══ RECORDED INFORMATION ══

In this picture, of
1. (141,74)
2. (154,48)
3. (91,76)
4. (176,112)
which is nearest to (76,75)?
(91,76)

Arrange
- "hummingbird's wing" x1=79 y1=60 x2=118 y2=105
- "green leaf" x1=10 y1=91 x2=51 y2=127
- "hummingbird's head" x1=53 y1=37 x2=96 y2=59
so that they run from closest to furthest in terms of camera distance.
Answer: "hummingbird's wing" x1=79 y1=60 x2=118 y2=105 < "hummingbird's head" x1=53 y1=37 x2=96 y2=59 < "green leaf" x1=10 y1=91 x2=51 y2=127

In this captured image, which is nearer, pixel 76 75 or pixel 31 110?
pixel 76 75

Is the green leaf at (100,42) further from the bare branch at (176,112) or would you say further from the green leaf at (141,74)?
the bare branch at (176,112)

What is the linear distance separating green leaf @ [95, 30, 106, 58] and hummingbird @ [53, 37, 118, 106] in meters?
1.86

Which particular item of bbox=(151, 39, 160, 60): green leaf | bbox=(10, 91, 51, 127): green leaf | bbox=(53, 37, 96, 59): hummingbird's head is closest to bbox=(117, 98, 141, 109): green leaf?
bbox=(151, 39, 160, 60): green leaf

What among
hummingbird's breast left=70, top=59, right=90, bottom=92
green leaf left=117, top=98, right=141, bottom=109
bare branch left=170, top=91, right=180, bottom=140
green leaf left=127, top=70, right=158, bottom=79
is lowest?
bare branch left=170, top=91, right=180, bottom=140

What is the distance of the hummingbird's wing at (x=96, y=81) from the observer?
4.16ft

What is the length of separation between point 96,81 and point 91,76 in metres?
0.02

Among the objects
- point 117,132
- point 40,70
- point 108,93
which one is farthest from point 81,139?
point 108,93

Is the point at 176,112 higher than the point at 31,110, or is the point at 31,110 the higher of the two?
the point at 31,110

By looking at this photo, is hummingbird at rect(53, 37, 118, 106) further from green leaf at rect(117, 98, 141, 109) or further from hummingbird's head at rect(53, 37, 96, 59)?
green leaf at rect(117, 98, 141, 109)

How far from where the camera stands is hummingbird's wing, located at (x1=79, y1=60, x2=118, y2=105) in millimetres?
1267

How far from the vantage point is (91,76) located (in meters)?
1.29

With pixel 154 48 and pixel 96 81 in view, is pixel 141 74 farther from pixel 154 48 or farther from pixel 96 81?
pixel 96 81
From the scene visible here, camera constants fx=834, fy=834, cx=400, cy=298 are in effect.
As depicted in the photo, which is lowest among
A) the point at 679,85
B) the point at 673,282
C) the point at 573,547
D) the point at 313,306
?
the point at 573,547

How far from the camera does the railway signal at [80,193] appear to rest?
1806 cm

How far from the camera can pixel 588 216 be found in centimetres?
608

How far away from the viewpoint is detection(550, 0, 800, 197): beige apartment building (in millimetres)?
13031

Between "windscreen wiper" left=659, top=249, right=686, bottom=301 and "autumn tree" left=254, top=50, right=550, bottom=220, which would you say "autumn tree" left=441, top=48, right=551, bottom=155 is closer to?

═══

◆ STATED TASK ◆
Could you print all of the material above again, character for character, with no changes?

◆ ANSWER FOR THE TASK ◆
In this picture, of
1. (141,74)
2. (154,48)
3. (91,76)
4. (176,112)
which is nearest to (76,75)?
(91,76)

Arrange
- "hummingbird's wing" x1=79 y1=60 x2=118 y2=105
- "green leaf" x1=10 y1=91 x2=51 y2=127
- "hummingbird's head" x1=53 y1=37 x2=96 y2=59
so that they run from closest to furthest in terms of camera distance.
Answer: "hummingbird's wing" x1=79 y1=60 x2=118 y2=105 < "hummingbird's head" x1=53 y1=37 x2=96 y2=59 < "green leaf" x1=10 y1=91 x2=51 y2=127

In this captured image, which is nearer, pixel 76 75 or pixel 31 110?
pixel 76 75

Is the green leaf at (100,42) further from the bare branch at (176,112) or would you say further from the green leaf at (141,74)?
the bare branch at (176,112)

What is the linear distance separating green leaf @ [95, 30, 106, 58] and hummingbird @ [53, 37, 118, 106] in meters?
1.86

Which particular item of bbox=(151, 39, 160, 60): green leaf | bbox=(10, 91, 51, 127): green leaf | bbox=(53, 37, 96, 59): hummingbird's head is closest to bbox=(117, 98, 141, 109): green leaf?
bbox=(151, 39, 160, 60): green leaf

What among
hummingbird's breast left=70, top=59, right=90, bottom=92
green leaf left=117, top=98, right=141, bottom=109
bare branch left=170, top=91, right=180, bottom=140
green leaf left=127, top=70, right=158, bottom=79
is lowest?
bare branch left=170, top=91, right=180, bottom=140

What is the distance of the hummingbird's wing at (x=96, y=81) from the observer?
4.16ft

What is the length of separation between point 96,81 and point 91,76 in metres?
0.02

Among the objects
- point 117,132
- point 40,70
- point 108,93
which one is farthest from point 81,139?
point 108,93

Is the point at 176,112 higher than the point at 31,110, or is the point at 31,110 the higher of the two?
the point at 31,110

By looking at this photo, is hummingbird at rect(53, 37, 118, 106) further from green leaf at rect(117, 98, 141, 109) or further from hummingbird's head at rect(53, 37, 96, 59)?
green leaf at rect(117, 98, 141, 109)

How far from where the camera stands is hummingbird's wing, located at (x1=79, y1=60, x2=118, y2=105) in millimetres?
1267

How far from the vantage point is (91,76) located (in meters)?
1.29

With pixel 154 48 and pixel 96 81 in view, is pixel 141 74 farther from pixel 154 48 or farther from pixel 96 81?
pixel 96 81
From the scene visible here, camera constants fx=834, fy=834, cx=400, cy=298 are in effect.
As depicted in the photo, which is lowest among
A) the point at 679,85
B) the point at 673,282
C) the point at 573,547
D) the point at 313,306
?
the point at 573,547

How far from the camera does the railway signal at [80,193] appear to rest?
1806 cm

How far from the camera can pixel 588 216 be found in centimetres?
608

How far away from the viewpoint is detection(550, 0, 800, 197): beige apartment building (in millimetres)?
13031

Between "windscreen wiper" left=659, top=249, right=686, bottom=301 and "autumn tree" left=254, top=50, right=550, bottom=220, which would you say "autumn tree" left=441, top=48, right=551, bottom=155 is closer to?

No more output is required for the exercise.